翌朝、薄汚れた麻の服を纏ったルクスを前に、テオラメントは恭しく一礼をした。顔を上げて目の前の主の顔を見れば、昨日同様、その面持ちは険しかった。
「お楽しみにしていらっしゃるわりには、お顔が優れませんね」
テオラメントの言葉にルクスが苦笑を零す。遊びにいっているわけではないのだが……、と苦々しく呟く主に、テオラメントは複雑な心中だ。城の外を知れると喜んでいた頃が懐かしい。
「いってくる」
その言葉にテオラメントが再度一礼をして主を送り出した。開かれた岩壁の中にその背が消えるまで、テオラメントは頭を垂れ続ける。侭ならない現実を突きつけることを謝罪するかのように。

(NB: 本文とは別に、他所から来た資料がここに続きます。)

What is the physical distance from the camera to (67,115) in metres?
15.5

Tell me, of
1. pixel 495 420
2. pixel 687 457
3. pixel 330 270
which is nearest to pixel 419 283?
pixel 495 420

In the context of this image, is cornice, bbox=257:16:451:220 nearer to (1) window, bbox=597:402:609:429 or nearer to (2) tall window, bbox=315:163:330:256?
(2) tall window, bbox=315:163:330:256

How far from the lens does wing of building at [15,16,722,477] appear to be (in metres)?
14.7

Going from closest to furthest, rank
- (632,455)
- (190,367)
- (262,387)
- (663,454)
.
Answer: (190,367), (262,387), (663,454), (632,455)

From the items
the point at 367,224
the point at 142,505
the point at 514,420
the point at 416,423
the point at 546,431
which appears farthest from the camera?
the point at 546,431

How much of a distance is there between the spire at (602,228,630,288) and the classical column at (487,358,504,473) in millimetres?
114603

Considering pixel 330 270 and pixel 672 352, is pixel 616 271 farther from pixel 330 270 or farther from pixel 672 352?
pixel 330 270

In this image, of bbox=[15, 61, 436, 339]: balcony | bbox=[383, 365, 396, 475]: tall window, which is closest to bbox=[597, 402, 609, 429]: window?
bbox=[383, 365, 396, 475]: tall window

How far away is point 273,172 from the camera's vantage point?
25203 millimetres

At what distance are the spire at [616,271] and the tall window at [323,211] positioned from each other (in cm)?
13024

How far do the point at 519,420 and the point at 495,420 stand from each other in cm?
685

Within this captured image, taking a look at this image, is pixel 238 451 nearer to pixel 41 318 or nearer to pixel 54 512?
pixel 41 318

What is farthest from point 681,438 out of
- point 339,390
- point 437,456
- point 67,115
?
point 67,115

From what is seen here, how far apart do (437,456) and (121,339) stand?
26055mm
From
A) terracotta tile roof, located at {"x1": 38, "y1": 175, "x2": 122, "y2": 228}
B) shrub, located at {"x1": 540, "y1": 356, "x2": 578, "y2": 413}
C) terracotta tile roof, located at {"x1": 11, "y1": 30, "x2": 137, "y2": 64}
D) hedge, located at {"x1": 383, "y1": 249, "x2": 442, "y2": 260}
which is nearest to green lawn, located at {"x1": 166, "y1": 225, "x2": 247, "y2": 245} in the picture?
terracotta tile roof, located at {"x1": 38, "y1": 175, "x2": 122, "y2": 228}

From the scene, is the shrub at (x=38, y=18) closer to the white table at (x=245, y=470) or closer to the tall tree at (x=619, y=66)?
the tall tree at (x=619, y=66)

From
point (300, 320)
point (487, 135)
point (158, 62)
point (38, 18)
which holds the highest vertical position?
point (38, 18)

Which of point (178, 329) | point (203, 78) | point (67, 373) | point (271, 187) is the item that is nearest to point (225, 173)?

ルクスが普段通りに平民街にある食堂に辿り着けば、出入り口にはノルマとばかりに籠いっぱいの芋が置かれていた。それをさも当然とばかりにルクスは持ち上げると、勝手口を出て傍に誂えられたベンチへと腰掛ける。風雨に晒され、ろくに整備もされていないベンチはほんの少しでも体重をかければ嫌な声をあげて軋むが、毎朝のことなのでルクスはすでに慣れてしまった。今では朝の挨拶くらにしか思ってはいないが、最初の頃は恐る恐る座っていたものだった。籠の中から小ぶりな芋を一つとると、腰に備えた小型のナイフで皮を剥いてゆく。さほど大きい芋など手に入らないので、無駄にしないように薄く、薄く剥いていく。厚く剥きすぎたせいで店主から怒られることは今ではもうない。手に傷をつくることも滅多になくなった。手慣れた手つきで芋を剥いている最中、考えることは昨日と同様のことであった。
貧民と平民を何者かが扇動している。
何の為に、という疑問はない。対象を考えれば、現状の改善の他ない。貴族ばかりが優遇されていることは、周知の事実なのだ。知らぬ者は、不自由のない生活を送る人間のほんの一握りだ。そのうちの一人にルクスが含まれていたことが、今や悔やまれる。
疑問を向けるべきは、誰がそれを行っているのか、ということだ。